A Thai cultural village is set to be built near the Burmese city of Mandalay, reflecting the ancient Siamese kingdom of Ayutthaya in a joint project Burma and neighboring Thailand.
Thailand’s Siam Society is reportedly seeking permission from local authorities in Mandalay to build the village at the edge of Taungthaman Lake in Amarapura Township, in a bid to preserve the culture of Thai people living in Mandalay in the 18th century.
The Siam Society, under the Thai royal patronage, was founded in 1904 in cooperation with Thai and foreign scholars to promote knowledge of Thailand and its surrounding region.
The push to build the cultural village follows the discovery last month that the former Siamese King Uthumphon—better known in Thai history as King Dok Madua, or “fig flower”—and other royal family members were buried at a prominent graveyard near the lake.
“A lot of Thai people arrived in Burma as prisoners of war and asylum seekers,” said Mickey Heart, a historian and deputy chief the excavation team that uncovered Uthumphon’s tomb.
He added that a large number of Thai people from Thailand’s Tak Province later migrated to Burma because of internal disputes in Ayutthaya Kingdom and were allowed to settle in Mandalay’s Yahai Quarter.
According to Burmese history records, King Hsinbyushin, the third king of Burma’s Konbaung Dynasty, invaded the ancient Thai capital of Ayutthaya in 1767 and brought as many subjects as he could, including Uthumphon, back to his own capital, Ava.
Residential areas and markets were named after Thai people settling around Mandalay and Ava at the time, and even today, the region boasts elements of Thai culture in certain religious practices, cuisines, and arts and crafts.

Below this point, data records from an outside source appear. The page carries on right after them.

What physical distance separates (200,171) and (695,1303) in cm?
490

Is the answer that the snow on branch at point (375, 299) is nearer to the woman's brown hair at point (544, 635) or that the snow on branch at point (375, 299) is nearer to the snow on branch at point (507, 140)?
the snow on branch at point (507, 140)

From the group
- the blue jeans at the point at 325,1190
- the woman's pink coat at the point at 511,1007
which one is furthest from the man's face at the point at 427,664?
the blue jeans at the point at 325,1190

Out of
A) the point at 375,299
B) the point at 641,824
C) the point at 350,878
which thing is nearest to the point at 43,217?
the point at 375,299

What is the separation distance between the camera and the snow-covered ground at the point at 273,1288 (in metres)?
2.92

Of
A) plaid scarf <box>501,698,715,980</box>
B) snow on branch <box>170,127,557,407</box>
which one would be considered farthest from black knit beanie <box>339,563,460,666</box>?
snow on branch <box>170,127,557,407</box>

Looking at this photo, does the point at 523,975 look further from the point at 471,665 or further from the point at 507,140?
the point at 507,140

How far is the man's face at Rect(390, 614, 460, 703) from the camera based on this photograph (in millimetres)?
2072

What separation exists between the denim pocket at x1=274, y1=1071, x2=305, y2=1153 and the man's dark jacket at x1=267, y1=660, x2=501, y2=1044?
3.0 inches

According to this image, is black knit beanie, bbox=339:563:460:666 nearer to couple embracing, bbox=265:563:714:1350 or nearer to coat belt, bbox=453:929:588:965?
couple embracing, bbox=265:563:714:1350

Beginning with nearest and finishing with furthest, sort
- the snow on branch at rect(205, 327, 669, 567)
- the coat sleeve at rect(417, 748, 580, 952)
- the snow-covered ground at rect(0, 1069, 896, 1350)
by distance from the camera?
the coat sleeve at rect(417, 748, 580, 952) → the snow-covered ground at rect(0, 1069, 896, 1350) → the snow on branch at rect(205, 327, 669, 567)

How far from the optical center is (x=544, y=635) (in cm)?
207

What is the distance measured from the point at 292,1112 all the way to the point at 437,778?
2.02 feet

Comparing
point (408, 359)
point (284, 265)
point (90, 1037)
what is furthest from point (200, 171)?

“A hybrid culture, the combination of Burmese and Thai, emerged following the death of those who were brought from Ayutthaya,” said Heart. “The smell of that culture can be felt around Mandalay these days.”
Meanwhile, since the excavation of the former Siamese king’s tomb, Thai media has recommended the burial place as a tourist attraction for Thai travelers.
Although Thai historians initially disagreed over whether to excavate the tomb, the project was initiated by the Siam Society following a report by The Irrawaddy in July last year that the burial place would be destroyed by local authorities in Mandalay to make way for a new urban development project.